• **Consignes**:
(a) Condensez en une ou deux phrases le paragraphe du texte sur la criminalité organisée qui commence par « Le logiciel Sirocco », en gardant ses faits essentiels.
(b) Recopiez mot pour mot le passage du texte sur la criminalité organisée situé entre « Le bilan des » et « Jirs et Junalco. », ces deux passages compris.
(c) Reprenez le texte sur la criminalité organisée à la suite de sa dernière phrase et poursuivez-le.

Nous faisons également le constat que des trafiquants français poursuivent désormais leurs activités depuis l'étranger. Établis temporairement ou durablement aux Émirats arabes unis, dans des pays du Maghreb, en Espagne ou dans certains pays d'Amérique du Sud, ces individus continuent à se déplacer en dépit de mandats d'arrêt internationaux ou européens. Comment cela est-il possible ? Deux réponses : ou bien ils utilisent de fausses identités, sachant qu'il y a tout un trafic de faux papiers qui est lié au trafic de stupéfiants ; ou bien ils utilisent leur véritable identité, et se pose alors la question du système de coopération, dont on peut dire qu'il est perfectible.
Certains trafiquants poursuivent également leurs activités depuis leur lieu de détention, et ce à un haut niveau. Ils arrivent à se procurer des téléphones qui leur permettent de communiquer avec l'extérieur, ce qui constitue un élément de complexité.
Le travail sur ces organisations nécessite de repenser complètement nos schémas d'enquête classique. La Junalco est encore une jeune juridiction, mais elle doit avoir cette vision globale au niveau du réseau des Jirs et cette fonction de coordination. Cela suppose que tous les acteurs, à chaque niveau, jouent le jeu de la remontée d'informations et de la coordination. Cela suppose également que cette remontée d'informations puisse être traitée et que nous soyons à la hauteur des enjeux et de ce que l'on est en droit d'attendre d'une juridiction nationale.
Le renseignement criminel prend une part de plus en plus importante. Les choses ont évolué ; à l'origine, cela n'entrait pas dans notre culture de magistrat, mais nous intégrons désormais le renseignement pour la grande criminalité organisée. Pour ce qui est de l'instruction, cela passe souvent par l'intermédiation du parquet et des services enquêteurs. Le renseignement en matière criminelle va être, le plus souvent, un point de départ pour une enquête judiciaire.
Le bilan des Jirs est plutôt positif. La spécialisation des acteurs de la chaîne pénale et le fonctionnement en réseau - le fait que les collègues se connaissent davantage et soient identifiés comme tels - a permis de renforcer l'efficacité de la lutte contre les trafics. Au regard de la professionnalisation de ces organisations, cela était indispensable. Cela a également permis de développer la coopération internationale, bien plus qu'un juge d'instruction de droit commun ne pourrait le faire, et d'être aussi identifié par nos partenaires étrangers sur les réseaux Jirs et Junalco.
Le logiciel Sirocco (système informatisé de recoupement et d'orientation contre la criminalité organisée) en est aux balbutiements. Si nous ne le maîtrisons pas encore, sa création est née d'un besoin identifié. Ce logiciel est une bonne chose mais, comme tout nouvel outil, il demande des ajustements et un temps d'appropriation, avec des amendements nécessaires sur certains aspects.

• **Jeu de données**:
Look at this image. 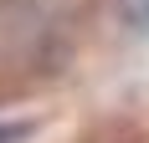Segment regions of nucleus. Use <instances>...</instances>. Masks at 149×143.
Instances as JSON below:
<instances>
[{
  "label": "nucleus",
  "instance_id": "1",
  "mask_svg": "<svg viewBox=\"0 0 149 143\" xmlns=\"http://www.w3.org/2000/svg\"><path fill=\"white\" fill-rule=\"evenodd\" d=\"M26 123H0V143H21V138H26Z\"/></svg>",
  "mask_w": 149,
  "mask_h": 143
}]
</instances>
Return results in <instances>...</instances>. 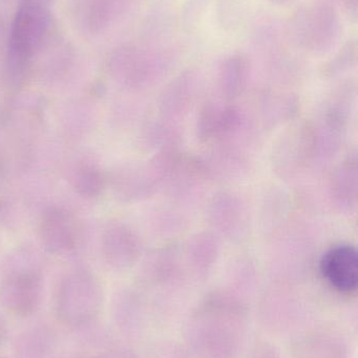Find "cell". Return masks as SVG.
<instances>
[{
  "instance_id": "7a4b0ae2",
  "label": "cell",
  "mask_w": 358,
  "mask_h": 358,
  "mask_svg": "<svg viewBox=\"0 0 358 358\" xmlns=\"http://www.w3.org/2000/svg\"><path fill=\"white\" fill-rule=\"evenodd\" d=\"M50 4L20 0L11 27L8 75L19 80L37 55L50 27Z\"/></svg>"
},
{
  "instance_id": "9c48e42d",
  "label": "cell",
  "mask_w": 358,
  "mask_h": 358,
  "mask_svg": "<svg viewBox=\"0 0 358 358\" xmlns=\"http://www.w3.org/2000/svg\"><path fill=\"white\" fill-rule=\"evenodd\" d=\"M6 338H8V325L4 317L0 315V347L6 343Z\"/></svg>"
},
{
  "instance_id": "8992f818",
  "label": "cell",
  "mask_w": 358,
  "mask_h": 358,
  "mask_svg": "<svg viewBox=\"0 0 358 358\" xmlns=\"http://www.w3.org/2000/svg\"><path fill=\"white\" fill-rule=\"evenodd\" d=\"M101 248L107 264L117 268L134 262L140 250L138 238L124 225L115 223L105 229L101 239Z\"/></svg>"
},
{
  "instance_id": "ba28073f",
  "label": "cell",
  "mask_w": 358,
  "mask_h": 358,
  "mask_svg": "<svg viewBox=\"0 0 358 358\" xmlns=\"http://www.w3.org/2000/svg\"><path fill=\"white\" fill-rule=\"evenodd\" d=\"M73 181L76 189L86 197H94L103 185L100 169L92 162H82L76 167Z\"/></svg>"
},
{
  "instance_id": "6da1fadb",
  "label": "cell",
  "mask_w": 358,
  "mask_h": 358,
  "mask_svg": "<svg viewBox=\"0 0 358 358\" xmlns=\"http://www.w3.org/2000/svg\"><path fill=\"white\" fill-rule=\"evenodd\" d=\"M43 273L33 252L17 250L0 265V305L13 315H35L43 300Z\"/></svg>"
},
{
  "instance_id": "30bf717a",
  "label": "cell",
  "mask_w": 358,
  "mask_h": 358,
  "mask_svg": "<svg viewBox=\"0 0 358 358\" xmlns=\"http://www.w3.org/2000/svg\"><path fill=\"white\" fill-rule=\"evenodd\" d=\"M29 1L43 2V3L50 4V0H29Z\"/></svg>"
},
{
  "instance_id": "52a82bcc",
  "label": "cell",
  "mask_w": 358,
  "mask_h": 358,
  "mask_svg": "<svg viewBox=\"0 0 358 358\" xmlns=\"http://www.w3.org/2000/svg\"><path fill=\"white\" fill-rule=\"evenodd\" d=\"M56 347L54 331L46 325L27 328L15 344L16 358H50Z\"/></svg>"
},
{
  "instance_id": "5b68a950",
  "label": "cell",
  "mask_w": 358,
  "mask_h": 358,
  "mask_svg": "<svg viewBox=\"0 0 358 358\" xmlns=\"http://www.w3.org/2000/svg\"><path fill=\"white\" fill-rule=\"evenodd\" d=\"M40 237L50 252H71L79 241L77 220L67 210L50 208L42 217Z\"/></svg>"
},
{
  "instance_id": "8fae6325",
  "label": "cell",
  "mask_w": 358,
  "mask_h": 358,
  "mask_svg": "<svg viewBox=\"0 0 358 358\" xmlns=\"http://www.w3.org/2000/svg\"><path fill=\"white\" fill-rule=\"evenodd\" d=\"M0 358H4V357H0Z\"/></svg>"
},
{
  "instance_id": "3957f363",
  "label": "cell",
  "mask_w": 358,
  "mask_h": 358,
  "mask_svg": "<svg viewBox=\"0 0 358 358\" xmlns=\"http://www.w3.org/2000/svg\"><path fill=\"white\" fill-rule=\"evenodd\" d=\"M102 305V290L92 273L71 271L61 279L55 296V310L61 323L71 329L94 325Z\"/></svg>"
},
{
  "instance_id": "277c9868",
  "label": "cell",
  "mask_w": 358,
  "mask_h": 358,
  "mask_svg": "<svg viewBox=\"0 0 358 358\" xmlns=\"http://www.w3.org/2000/svg\"><path fill=\"white\" fill-rule=\"evenodd\" d=\"M322 275L338 292L350 294L358 285V252L350 244H338L328 250L319 262Z\"/></svg>"
}]
</instances>
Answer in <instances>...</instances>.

• **Réponses dans l'ordre**:
(a) Encore à ses débuts et pas encore maîtrisé, le logiciel Sirocco (système informatisé de recoupement et d'orientation contre la criminalité organisée) est né d'un besoin identifié. C'est une bonne chose, mais comme tout nouvel outil, il demande des ajustements, un temps d'appropriation et des amendements sur certains aspects.

(b)
Le bilan des Jirs est plutôt positif. La spécialisation des acteurs de la chaîne pénale et le fonctionnement en réseau - le fait que les collègues se connaissent davantage et soient identifiés comme tels - a permis de renforcer l'efficacité de la lutte contre les trafics. Au regard de la professionnalisation de ces organisations, cela était indispensable. Cela a également permis de développer la coopération internationale, bien plus qu'un juge d'instruction de droit commun ne pourrait le faire, et d'être aussi identifié par nos partenaires étrangers sur les réseaux Jirs et Junalco.

(c)
Avons-nous besoin de traitement de données ? Avons-nous recours à d'autres technologies ? Les juges des Jirs sont considérés comme des juges d'instruction comme les autres. Avant de parler du recours à de nouvelles technologies, il faut savoir que nos applicatifs métiers et notre environnement informatique sont totalement inadaptés à nos besoins et à la volumétrie de nos dossiers - 20, 30, 50, 100 tomes -, avec parfois beaucoup de mises en examen, de parties civiles, de données à traiter. Notre logiciel métier Cassiopée (chaîne applicative supportant le système d'information opérationnel pour le pénal et les enfants) s'avère lent et manque de fluidité par rapport au précédent logiciel, dépassé car trop ancien.
En outre, ce logiciel ne nous permet pas de sortir des statistiques exactes, ce qui impose parfois des comptages manuels assez arides. Notre logiciel de numérisation NPP (numérisation des procédures pénales) connaît constamment des difficultés ; nous ne disposons pas de capacités suffisantes de stockage, le réseau est souvent lent, ce qui induit beaucoup de ralentissement dans les traitements. Nos dossiers sont volumineux et, pour vous donner une idée, notre serveur à Paris est actuellement rempli à 99 %.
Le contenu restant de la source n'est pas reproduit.